Small DC motor that powers a suction pump monitored by a gauge, vacuum is set by the care provider up to 21 inches of mercury. Uses an internal battery, with internal charger/power supply, on two models, and AC only on the third model.
I am sorry, but based on the provided text, there is no information regarding acceptance criteria related to device performance, nor any study conducted to prove the device meets such criteria.

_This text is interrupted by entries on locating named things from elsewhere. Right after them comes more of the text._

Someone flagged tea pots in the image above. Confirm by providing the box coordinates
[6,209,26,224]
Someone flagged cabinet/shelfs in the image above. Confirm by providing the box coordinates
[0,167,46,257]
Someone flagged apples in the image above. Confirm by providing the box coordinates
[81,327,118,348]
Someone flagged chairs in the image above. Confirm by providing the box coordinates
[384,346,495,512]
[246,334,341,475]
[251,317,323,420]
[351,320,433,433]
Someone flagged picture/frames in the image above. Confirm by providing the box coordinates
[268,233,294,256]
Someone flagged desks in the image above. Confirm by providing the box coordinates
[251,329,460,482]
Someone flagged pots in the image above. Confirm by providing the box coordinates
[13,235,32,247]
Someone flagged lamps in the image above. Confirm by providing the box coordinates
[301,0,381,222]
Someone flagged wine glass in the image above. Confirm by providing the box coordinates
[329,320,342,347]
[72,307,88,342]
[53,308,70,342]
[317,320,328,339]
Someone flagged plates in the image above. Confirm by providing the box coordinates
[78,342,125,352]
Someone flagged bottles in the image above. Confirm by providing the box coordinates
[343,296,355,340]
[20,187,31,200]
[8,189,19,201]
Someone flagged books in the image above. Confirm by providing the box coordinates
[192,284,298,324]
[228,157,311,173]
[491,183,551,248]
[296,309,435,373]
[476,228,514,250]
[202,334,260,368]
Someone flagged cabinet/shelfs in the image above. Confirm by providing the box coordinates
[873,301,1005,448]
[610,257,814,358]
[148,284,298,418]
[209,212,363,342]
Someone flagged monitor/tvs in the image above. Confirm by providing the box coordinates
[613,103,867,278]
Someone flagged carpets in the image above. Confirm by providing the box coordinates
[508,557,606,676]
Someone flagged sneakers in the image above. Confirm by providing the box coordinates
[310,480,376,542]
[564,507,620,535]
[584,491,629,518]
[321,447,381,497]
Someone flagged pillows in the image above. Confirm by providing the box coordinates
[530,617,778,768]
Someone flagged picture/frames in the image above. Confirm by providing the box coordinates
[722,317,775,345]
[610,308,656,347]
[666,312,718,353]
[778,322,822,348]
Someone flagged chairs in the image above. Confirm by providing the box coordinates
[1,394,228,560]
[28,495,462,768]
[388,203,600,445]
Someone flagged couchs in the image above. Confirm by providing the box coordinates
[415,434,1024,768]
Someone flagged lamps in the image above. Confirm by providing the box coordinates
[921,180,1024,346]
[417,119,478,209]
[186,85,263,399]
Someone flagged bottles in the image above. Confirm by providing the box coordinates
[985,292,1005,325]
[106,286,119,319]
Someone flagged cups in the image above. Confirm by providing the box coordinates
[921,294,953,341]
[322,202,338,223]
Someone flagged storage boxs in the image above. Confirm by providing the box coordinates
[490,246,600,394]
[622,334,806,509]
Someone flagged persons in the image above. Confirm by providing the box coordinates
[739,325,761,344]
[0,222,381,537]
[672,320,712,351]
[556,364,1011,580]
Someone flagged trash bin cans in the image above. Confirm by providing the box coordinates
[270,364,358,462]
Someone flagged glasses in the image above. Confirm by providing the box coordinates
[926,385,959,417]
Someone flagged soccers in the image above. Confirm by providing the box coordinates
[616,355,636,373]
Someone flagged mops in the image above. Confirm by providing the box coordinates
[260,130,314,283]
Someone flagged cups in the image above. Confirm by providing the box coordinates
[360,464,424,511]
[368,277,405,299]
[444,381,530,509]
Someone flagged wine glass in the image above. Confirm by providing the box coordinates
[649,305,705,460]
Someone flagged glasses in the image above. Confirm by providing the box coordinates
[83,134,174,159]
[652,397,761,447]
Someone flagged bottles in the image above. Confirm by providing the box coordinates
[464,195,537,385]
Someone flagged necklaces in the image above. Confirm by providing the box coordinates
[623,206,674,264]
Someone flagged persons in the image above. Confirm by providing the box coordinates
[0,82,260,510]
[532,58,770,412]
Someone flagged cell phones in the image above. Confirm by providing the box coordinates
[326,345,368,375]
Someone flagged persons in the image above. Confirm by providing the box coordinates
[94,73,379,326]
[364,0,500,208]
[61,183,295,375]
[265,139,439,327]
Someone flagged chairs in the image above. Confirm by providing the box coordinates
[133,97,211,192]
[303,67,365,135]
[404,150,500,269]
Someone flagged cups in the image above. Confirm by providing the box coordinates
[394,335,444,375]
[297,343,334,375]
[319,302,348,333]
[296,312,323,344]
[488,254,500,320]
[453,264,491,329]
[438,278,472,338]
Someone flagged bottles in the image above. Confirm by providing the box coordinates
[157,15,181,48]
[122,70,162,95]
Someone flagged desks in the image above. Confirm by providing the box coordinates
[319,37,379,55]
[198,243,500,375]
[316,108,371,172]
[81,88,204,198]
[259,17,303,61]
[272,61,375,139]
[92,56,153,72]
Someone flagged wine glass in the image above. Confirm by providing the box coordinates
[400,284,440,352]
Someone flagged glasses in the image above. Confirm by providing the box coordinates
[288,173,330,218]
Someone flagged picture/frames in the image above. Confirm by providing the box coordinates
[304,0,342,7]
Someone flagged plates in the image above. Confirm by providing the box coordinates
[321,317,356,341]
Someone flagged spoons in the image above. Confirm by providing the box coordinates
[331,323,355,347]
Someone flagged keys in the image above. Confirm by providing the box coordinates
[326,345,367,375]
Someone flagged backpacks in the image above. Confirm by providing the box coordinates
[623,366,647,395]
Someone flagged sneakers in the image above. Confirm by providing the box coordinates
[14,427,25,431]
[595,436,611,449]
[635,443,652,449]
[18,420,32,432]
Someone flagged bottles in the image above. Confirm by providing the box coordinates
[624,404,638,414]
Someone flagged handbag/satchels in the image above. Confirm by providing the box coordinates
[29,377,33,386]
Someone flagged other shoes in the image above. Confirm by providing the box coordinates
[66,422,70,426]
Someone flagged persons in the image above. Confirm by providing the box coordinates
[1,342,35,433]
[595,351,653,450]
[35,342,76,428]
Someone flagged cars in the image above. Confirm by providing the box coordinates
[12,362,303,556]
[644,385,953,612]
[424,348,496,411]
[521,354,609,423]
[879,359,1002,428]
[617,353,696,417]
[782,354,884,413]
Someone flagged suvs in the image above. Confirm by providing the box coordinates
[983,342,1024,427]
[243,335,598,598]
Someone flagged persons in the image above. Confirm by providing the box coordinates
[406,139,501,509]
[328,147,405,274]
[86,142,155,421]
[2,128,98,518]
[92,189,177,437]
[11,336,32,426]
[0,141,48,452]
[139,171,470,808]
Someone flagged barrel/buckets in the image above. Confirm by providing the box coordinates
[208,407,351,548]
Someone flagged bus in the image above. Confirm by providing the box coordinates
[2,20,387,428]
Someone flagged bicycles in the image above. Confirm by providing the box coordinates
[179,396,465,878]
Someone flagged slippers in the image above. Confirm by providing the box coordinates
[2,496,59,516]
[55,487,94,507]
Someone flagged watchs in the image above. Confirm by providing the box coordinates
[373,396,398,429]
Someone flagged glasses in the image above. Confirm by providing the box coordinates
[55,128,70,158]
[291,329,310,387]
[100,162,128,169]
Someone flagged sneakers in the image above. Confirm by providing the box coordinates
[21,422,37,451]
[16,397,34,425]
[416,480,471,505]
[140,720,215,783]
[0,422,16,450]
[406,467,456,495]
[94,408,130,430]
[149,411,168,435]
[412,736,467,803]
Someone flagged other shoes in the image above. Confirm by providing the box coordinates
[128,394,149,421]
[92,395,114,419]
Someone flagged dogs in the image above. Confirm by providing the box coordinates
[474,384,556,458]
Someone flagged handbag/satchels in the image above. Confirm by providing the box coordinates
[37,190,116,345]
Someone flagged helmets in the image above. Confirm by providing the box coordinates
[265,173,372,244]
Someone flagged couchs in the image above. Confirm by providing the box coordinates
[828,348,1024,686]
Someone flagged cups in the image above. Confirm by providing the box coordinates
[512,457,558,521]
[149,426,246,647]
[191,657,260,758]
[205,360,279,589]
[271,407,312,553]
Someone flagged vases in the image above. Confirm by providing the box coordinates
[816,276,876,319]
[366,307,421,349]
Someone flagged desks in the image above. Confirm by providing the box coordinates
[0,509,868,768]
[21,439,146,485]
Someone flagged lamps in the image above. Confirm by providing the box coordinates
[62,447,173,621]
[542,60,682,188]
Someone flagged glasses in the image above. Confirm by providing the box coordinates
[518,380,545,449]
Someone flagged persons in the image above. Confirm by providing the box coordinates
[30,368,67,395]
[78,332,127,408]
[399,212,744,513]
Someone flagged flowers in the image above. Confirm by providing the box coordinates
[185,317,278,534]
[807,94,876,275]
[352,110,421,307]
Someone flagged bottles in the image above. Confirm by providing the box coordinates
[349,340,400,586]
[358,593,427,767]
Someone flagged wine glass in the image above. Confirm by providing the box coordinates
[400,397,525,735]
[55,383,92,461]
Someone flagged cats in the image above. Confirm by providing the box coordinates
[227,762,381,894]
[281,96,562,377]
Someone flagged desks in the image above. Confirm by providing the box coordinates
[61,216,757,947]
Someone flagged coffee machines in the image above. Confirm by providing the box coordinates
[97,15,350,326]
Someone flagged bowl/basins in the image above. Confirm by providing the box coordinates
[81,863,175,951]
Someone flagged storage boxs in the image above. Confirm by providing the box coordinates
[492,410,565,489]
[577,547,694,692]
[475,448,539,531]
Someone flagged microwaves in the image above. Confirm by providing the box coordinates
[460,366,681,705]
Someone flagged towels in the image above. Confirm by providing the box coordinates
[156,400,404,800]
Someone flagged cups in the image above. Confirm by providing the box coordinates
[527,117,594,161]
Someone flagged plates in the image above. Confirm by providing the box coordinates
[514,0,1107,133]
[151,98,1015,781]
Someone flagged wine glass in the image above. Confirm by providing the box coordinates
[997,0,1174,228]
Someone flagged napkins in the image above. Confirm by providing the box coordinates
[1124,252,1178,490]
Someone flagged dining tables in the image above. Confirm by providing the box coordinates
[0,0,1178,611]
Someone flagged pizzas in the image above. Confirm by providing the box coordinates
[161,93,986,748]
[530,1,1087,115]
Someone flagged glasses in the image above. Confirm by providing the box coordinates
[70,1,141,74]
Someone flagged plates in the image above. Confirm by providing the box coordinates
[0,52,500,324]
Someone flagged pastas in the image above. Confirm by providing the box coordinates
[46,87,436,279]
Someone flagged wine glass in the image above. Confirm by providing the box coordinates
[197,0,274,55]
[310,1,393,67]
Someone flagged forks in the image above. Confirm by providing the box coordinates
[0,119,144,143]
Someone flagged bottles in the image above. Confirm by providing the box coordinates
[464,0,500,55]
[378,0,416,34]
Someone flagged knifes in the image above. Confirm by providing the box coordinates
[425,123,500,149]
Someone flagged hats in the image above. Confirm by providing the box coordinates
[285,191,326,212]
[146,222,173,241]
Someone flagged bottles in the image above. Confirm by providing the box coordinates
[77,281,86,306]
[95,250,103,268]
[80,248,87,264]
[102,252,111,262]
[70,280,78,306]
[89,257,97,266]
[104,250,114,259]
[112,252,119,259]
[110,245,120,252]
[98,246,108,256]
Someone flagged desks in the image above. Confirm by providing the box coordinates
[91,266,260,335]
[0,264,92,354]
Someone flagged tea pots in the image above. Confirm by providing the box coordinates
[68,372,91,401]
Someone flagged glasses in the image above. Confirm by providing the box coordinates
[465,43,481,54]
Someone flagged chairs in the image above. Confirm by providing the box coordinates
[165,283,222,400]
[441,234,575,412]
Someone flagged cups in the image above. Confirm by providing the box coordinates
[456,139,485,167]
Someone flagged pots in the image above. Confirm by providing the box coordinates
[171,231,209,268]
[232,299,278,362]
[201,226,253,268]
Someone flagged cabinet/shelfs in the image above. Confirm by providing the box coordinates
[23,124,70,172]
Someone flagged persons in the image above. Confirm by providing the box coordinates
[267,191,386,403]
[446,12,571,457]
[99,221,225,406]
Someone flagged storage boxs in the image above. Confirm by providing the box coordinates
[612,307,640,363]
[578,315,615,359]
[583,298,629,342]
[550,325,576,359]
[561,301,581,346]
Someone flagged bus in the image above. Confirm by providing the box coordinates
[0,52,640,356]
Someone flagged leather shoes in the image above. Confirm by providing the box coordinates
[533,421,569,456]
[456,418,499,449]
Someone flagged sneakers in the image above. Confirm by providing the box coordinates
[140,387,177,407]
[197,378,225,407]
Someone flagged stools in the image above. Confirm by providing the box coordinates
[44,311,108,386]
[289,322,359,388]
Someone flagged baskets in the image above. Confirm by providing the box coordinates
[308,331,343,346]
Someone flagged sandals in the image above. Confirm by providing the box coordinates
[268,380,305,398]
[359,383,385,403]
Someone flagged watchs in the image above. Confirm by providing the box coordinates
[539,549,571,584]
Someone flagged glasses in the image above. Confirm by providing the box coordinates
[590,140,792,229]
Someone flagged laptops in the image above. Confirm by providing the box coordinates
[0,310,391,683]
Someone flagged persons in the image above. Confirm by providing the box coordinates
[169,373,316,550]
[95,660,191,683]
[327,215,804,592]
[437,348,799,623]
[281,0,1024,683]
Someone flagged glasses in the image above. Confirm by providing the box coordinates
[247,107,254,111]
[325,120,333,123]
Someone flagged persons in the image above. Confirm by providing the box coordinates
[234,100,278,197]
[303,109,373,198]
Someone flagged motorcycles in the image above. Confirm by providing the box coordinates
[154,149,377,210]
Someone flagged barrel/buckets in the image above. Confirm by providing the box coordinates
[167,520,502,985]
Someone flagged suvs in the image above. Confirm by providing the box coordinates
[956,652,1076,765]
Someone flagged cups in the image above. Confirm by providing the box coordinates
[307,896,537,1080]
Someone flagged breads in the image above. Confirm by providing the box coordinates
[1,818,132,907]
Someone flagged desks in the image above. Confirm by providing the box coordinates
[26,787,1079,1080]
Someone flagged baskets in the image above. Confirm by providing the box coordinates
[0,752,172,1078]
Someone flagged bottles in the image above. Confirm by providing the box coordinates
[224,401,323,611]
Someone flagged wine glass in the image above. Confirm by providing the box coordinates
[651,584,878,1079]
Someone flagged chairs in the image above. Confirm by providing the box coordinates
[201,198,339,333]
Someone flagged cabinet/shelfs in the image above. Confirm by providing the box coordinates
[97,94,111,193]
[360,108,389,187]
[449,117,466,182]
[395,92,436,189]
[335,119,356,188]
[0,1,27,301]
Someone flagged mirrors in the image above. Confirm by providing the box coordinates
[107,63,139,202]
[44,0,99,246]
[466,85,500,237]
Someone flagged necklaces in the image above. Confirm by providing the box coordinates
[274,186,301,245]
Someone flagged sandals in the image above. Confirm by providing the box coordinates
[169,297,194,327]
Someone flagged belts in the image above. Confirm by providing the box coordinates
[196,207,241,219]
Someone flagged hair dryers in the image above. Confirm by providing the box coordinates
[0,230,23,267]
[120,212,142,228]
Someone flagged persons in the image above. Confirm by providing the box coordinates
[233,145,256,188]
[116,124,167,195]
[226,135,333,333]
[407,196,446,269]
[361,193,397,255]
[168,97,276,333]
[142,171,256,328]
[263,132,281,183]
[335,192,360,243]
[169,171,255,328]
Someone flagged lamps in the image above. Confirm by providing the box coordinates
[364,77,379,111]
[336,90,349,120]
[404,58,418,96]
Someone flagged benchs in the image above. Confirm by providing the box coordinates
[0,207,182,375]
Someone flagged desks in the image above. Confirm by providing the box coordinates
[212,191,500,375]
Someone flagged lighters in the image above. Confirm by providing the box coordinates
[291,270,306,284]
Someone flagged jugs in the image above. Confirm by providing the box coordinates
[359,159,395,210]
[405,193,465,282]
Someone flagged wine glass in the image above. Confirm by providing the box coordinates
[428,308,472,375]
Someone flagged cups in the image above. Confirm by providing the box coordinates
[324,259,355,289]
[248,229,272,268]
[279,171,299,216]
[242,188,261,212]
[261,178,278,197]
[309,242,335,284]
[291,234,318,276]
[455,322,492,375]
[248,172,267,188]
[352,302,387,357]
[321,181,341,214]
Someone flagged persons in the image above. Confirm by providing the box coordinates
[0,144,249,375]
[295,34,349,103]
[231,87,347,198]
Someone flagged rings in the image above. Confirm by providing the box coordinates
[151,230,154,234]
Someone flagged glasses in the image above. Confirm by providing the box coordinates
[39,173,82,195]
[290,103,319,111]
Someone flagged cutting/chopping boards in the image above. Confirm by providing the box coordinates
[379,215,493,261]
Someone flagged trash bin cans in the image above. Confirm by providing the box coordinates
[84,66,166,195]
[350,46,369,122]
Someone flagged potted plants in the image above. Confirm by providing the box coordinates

The 510(k) summary focuses on demonstrating substantial equivalence of a new medical aspirator (PM66) to a predicate device (PM65) by highlighting:
- Device Descriptions: Comparing the general features and specific models of the new device (PM66LI, PM66AC, PM66S) to the predicate (PM65).
- Differences: Listing the new features and enhancements in the PM66 models, such as internal battery chargers, Lithium batteries, AC-only operation, charge/battery level indicators, and waste container options.
- Conclusion of Equivalence: Stating that the new devices are substantially equivalent to the predicate, with added features that ease and enhance operation, implying that their safety and effectiveness are comparable.
- Intended Use: Defining the purpose and environment for the device.
- Applied Standards: Listing various ISO and IEC standards that the device adheres to.
The document does not contain:
- A table of acceptance criteria and reported device performance.
- Details about a study with sample sizes, data provenance, or ground truth establishment.
- Information on expert involvement or adjudication methods.
- Any mention of a multi-reader multi-case (MRMC) comparative effectiveness study.
- Results from a standalone algorithm performance study.
- Information on training set sample sizes or ground truth establishment for a training set.
This type of 510(k) submission generally relies on demonstrating that the new device has "substantially equivalent" technological characteristics and/or intended use to a legally marketed predicate device, rather than requiring extensive clinical performance studies with specific statistical outcomes to meet "acceptance criteria" in the way one might see for a novel AI/software device. The equivalence often relies on engineering comparisons, bench testing (to ensure it meets listed standards like vacuum pressure), and sometimes non-clinical performance data to show the new features don't negatively impact safety or effectiveness.